El espacio donde mora Ciria, donde eleva su canto –uno de sus catálogos del año pasado se abría con una cita poundiana–, es el de una pintura lírica, y en la que, sin embargo, el factor constructivo juega un papel determinante. Él es uno de los protagonistas destacados de la vuelta al lirismo que caracteriza a todo un sector de la nueva pintura, sector que se reconoce en la reflexión sobre el bagaje de los cincuenta, y también sobre el de la generación de Broto, pero que introduce elementos de mayor distanciamiento.

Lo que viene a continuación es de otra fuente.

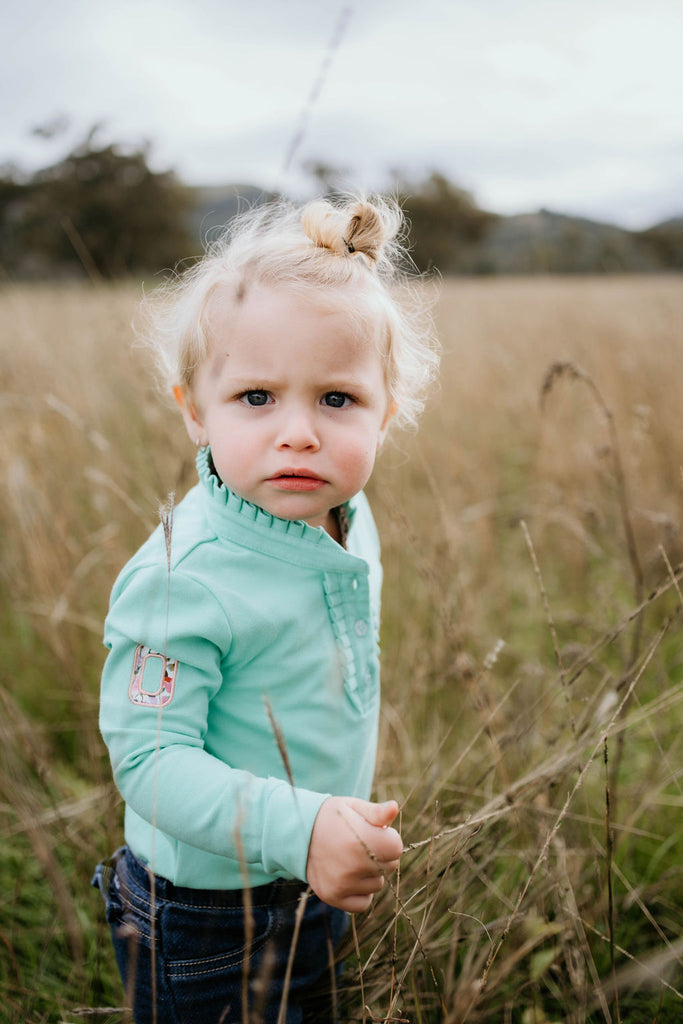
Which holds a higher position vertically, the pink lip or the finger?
the pink lip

La reflexión poética de Ciria ha encontrado su máxima expresión hasta el momento en un hermoso título, Piel de Agua, y en una meditación sobre el elemento acuático. Fluir del instante, entrega al juego de la memoria, y también acción, en algunos casos, de negación, de borrado, de aniquilamiento. En cuanto al segundo aspecto de la disyuntiva, el del papel cada vez mayor que en sus cuadros juega la geometría, podríamos hablar por momentos, ante algunos de esos cuadros, y pienso en algunos de los expuestos en 1992 en Almirante –por ejemplo, en Adage, que daba título a la muestra, o en Meeting–, de un inscribirse en la problemática post-constructivista y post-minimalista, sin el lado programático ni helado de las vanguardias históricas, ni del minimal puro y duro, del minimal propiamente dicho.

Lirismo y construcción, en definitiva, se equilibran en esta obra; el uno contrarresta a la otra, y viceversa, que desde Braque sabemos que si la emoción corrige la regla, también vale la frase inversa.

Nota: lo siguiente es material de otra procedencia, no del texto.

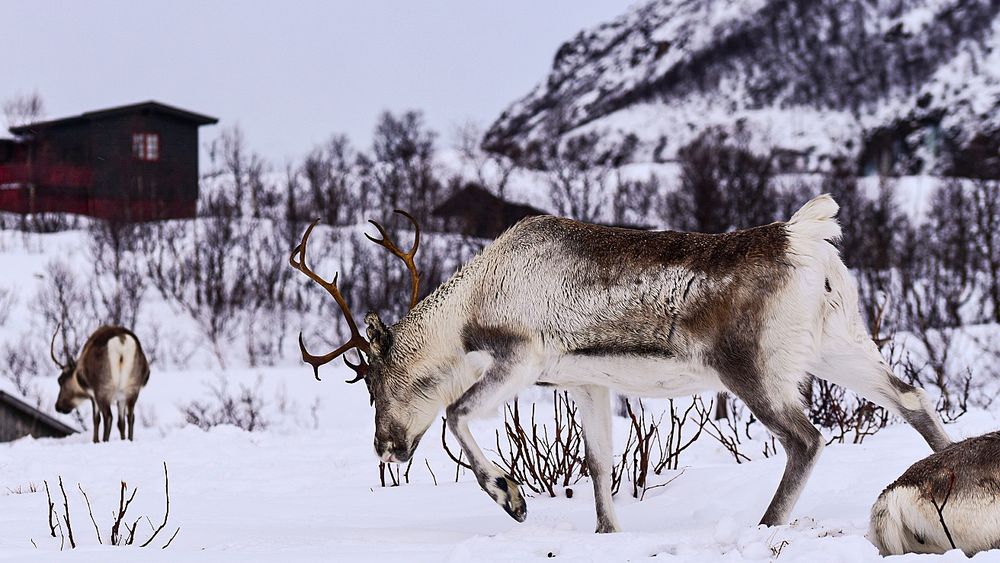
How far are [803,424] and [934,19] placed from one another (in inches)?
3557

El estudio de Ciria está junto a la M-30, es decir, en pleno corazón de un Madrid moderno, ajetreado, ruidoso, imposible. Él logra aislarse entre cuatro paredes, rodeado de bastantes libros por cierto, y sin apenas imágenes que lo distraigan, y practicar un arte sobrio, severo, meditabundo, sutil, trascendente, silencioso. En sus cuadros más recientes conviven una gestualidad azarosa, y toda una teoría de líneas, de barras ortogonales –algo que por momentos trae a nuestra memoria resonancias arquitectónicas, como nos sucede ante ciertas obras del Mondrian neo-yorquino, o ante las de Peter Halley–, líneas y barras que por momentos parece que pudieran extenderse hasta el infinito. Desde el punto de vista cromático hay una deliberada reducción de la paleta a los ocres, los pardos, los negros, los grises de ceniza, los amarillos, más algún rojo profundo y algún azul, colores que fluyen, que en ocasiones se desparraman y en otras se diría que se desvanecen, que se evaporan, y a veces se condensan en núcleos o en archipiélagos, sobre el blanco crudo de la lona plástica, del hule que le sirve de soporte. El efecto distanciador de esas superficies, y del barniz que fija lo acontecido sobre ella, termina de convertirlos en objetos que ejercen, sobre el espectador que los contempla, una muy especial fascinación, parecida a la que emana de los paisajes más desérticos, de las músicas más quietas, o de los versos más cercanos a la pura nada.